Sir Andrew Green is Chairman of Migrationwatch UK.
1st January 2014 is a date that has loomed on the horizon for some time but is now just around the corner. From that day, Romanians and Bulgarians will have full access to the British labour market. Unlike 2004, when only Ireland and Sweden joined us in opening our labour force to the Poles and others, this time round fifteen smaller EU members, plus Italy, have already taken action and the remaining countries, notably Germany, Holland, France and Austria will follow suit in January. Nevertheless, the risk of a significant inflow hangs over the Government, putting at risk its immigration target.
We predict that the UK population of these two nationalities will grow by between 30,000 and 70,000 in each of the first five years, with a central estimate of 50,000. Given that these migrants can increase their take-home pay by three to nine times (depending on their family circumstances) by moving here, this does not seem an unreasonable estimate.
What is to be done? Britain is very unusual in the EU as our benefit system is, in effect, non- contributory. This, of itself, can be a “pull factor”. First of all, therefore, access to out of work benefits must be tightened. EU migrants who have not found work and have little realistic prospect of doing so should not be granted out of work benefits or housing benefit as can be the case at present.
As for in-work benefits, EU migrants should have no recourse to public funds for five years, as is the case for most other migrants. This would require renegotiation of the Treaties and would be opposed, tooth and nail, by the EU Commission supported by a number of member states. The Commission are already challenging the current arrangements.
However, even if the Government was to succeed in closing off access to benefits, there are no powers to remove EU citizens unless they have been convicted of an offence which attracts a two year prison sentence. Put another way, those who come and are unable to support themselves (whatever their original intentions) cannot be forced to leave. The second priority, therefore, should be to strengthen the powers of EU member states to return such migrants to their country of origin. Proposals of this kind would surely have German, French and Dutch support, so they would be well worth pressing for.
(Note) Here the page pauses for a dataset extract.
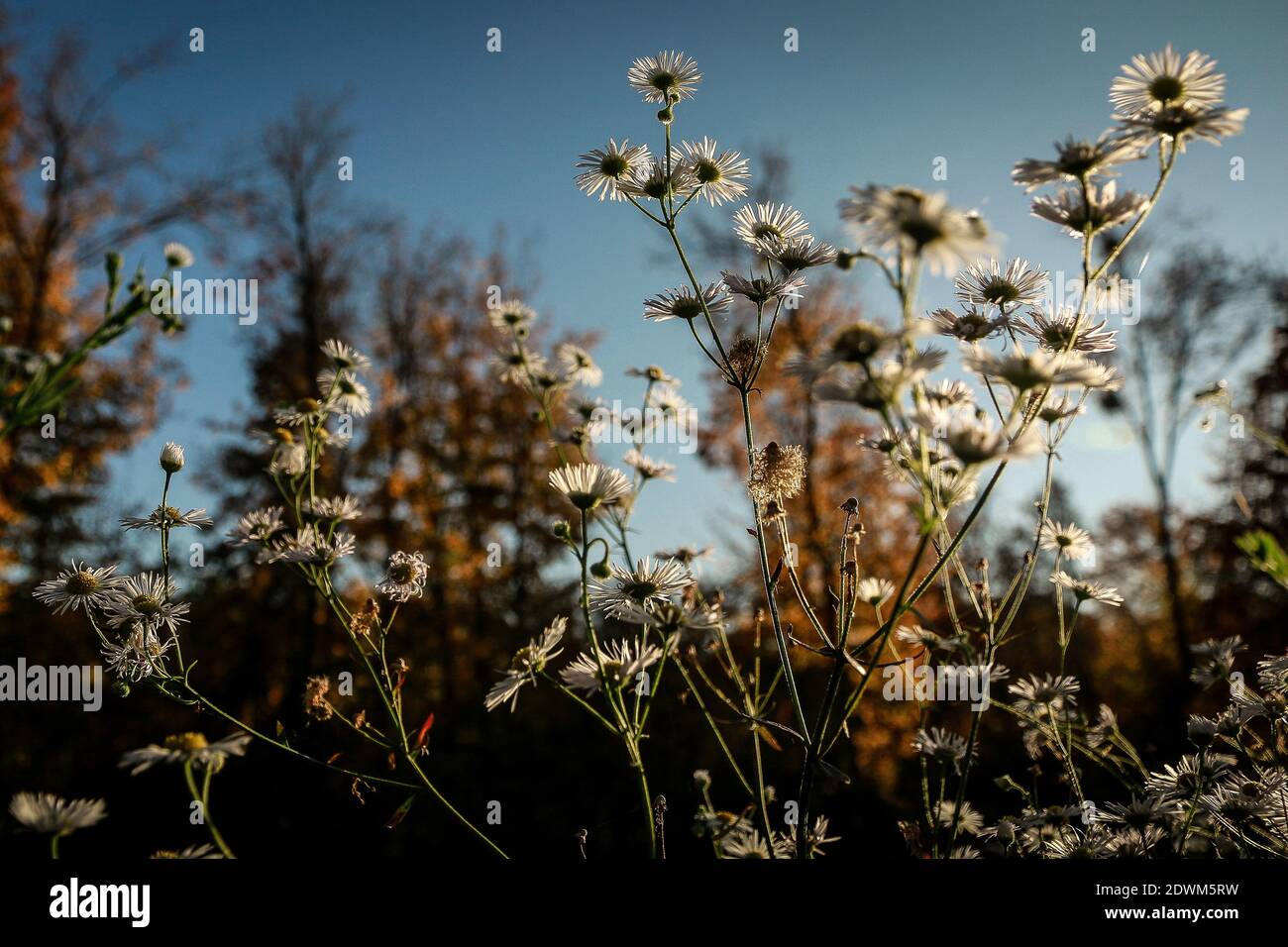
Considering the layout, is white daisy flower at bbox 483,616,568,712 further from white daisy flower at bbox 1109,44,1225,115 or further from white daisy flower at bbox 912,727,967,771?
white daisy flower at bbox 1109,44,1225,115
The third issue is whether a limit could be placed on the number of those who might wish to come to work, many, if not most, of whom would be genuine. This cannot be done within the current legal framework of the EU. Theoretically, the government could impose a quota on the number of national insurance numbers issued to nationals of Romania and Bulgaria. Alternatively, they could require new workers to apply for a work permit and only admit the highly skilled. The European Commission would certainly take the Government to court and any such policies would be thrown out by the European Court of Justice, if British courts had not already done so. At best, there would be some delay and some migrants might go elsewhere instead, but it is hard to see the Coalition Government setting off on such a course.
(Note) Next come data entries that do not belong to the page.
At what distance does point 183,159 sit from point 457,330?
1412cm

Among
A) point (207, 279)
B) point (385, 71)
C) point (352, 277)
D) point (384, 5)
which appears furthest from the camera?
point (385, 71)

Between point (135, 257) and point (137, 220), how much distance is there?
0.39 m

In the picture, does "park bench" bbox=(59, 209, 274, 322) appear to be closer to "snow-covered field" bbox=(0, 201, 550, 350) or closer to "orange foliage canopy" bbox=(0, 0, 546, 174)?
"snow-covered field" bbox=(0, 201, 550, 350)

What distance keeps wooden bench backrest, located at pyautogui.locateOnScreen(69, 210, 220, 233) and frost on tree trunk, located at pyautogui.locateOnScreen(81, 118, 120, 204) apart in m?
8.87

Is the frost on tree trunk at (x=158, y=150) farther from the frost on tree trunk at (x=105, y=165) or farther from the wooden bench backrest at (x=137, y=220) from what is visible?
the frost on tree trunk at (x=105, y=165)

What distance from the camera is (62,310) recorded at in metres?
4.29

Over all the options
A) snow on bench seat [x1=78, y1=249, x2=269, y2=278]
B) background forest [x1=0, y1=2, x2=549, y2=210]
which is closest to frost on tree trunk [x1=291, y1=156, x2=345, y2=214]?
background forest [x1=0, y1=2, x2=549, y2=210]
It looks, therefore, as though the government are stuck between the rock of EU legislation and the hard place of public opinion, which is increasingly exasperated by the failure of the political class to get a grip of immigration.
It is not clear how many migrants will arrive in time to affect the immigration statistics in the period before the general election but there will certainly be two, perhaps three, full years of statistics before the EU referendum promised for 2017. If they reveal another huge inflow, and if the renegotiation has borne little fruitm the tension between restoring control of our borders and continued membership of the EU will become a critical issue. The political implications of such an outcome would be very extensive.